Avalon has also added a code inspector and expanded the hours to coincide with contractor hours.
But Wahl stressed the boon to the economy of both Avalon and the construction and contractor community (and added that Avalon is not in the business of policing the type of music played by people within its borders).
“We’re seeing an increase in construction,” he said. “The stock market’s better. It’s economic-driven. We get that. We’re sensitive to that. I can speak for Avalon: Every day I come to work in the morning, I’m following contractors, electricians, plumbers, everyone else. It’s a huge economy here at the Jersey Shore with the building trade.”
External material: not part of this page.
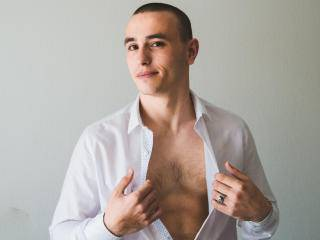 AndrianStrong - 21years old, White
Wright says she would like to see the town add Saturday as another day when work is prohibited in summer, in addition to the three-day holiday weekends and the Fourth of July. And she thinks penalties like community service or stop-work orders would get the attention of builders. (Wahl noted that builders who are repeatedly fined can lose their state license, but that they typically register under another name and return.)
“We’re all in tourist town,” Wright said. “Where are these people going to park? If tourists are dodging hoses and wires and blocked sidewalks, then tourists have to walk in the street.”
Of the borough’s response to frustrated neighbors, Wright said: “I don’t think they get the level of anger.”
Some in Avalon take the long view. David McGinley of Newtown Square, whose vacation home in Avalon is across from a construction site this summer, says the owner came over this week to check to see if everything was OK. “It’s a beautiful home,” he said. “How can you complain about a beautiful house going up? And I’m learning a little Latin music.”
Donatelli says she has heard the arguments against the neighbors, who of course already have beautiful Shore homes not that dissimilar to the ones now being built (though, typically, smaller).
“To say we are privileged has nothing to do with it,” she says. “We all work for a living somewhere else and come here in the summertime for our homes. Every time you pull up, you’re surrounded by it. I was surrounded for two months by 15 contractor trucks. I can’t even take an outdoor shower.”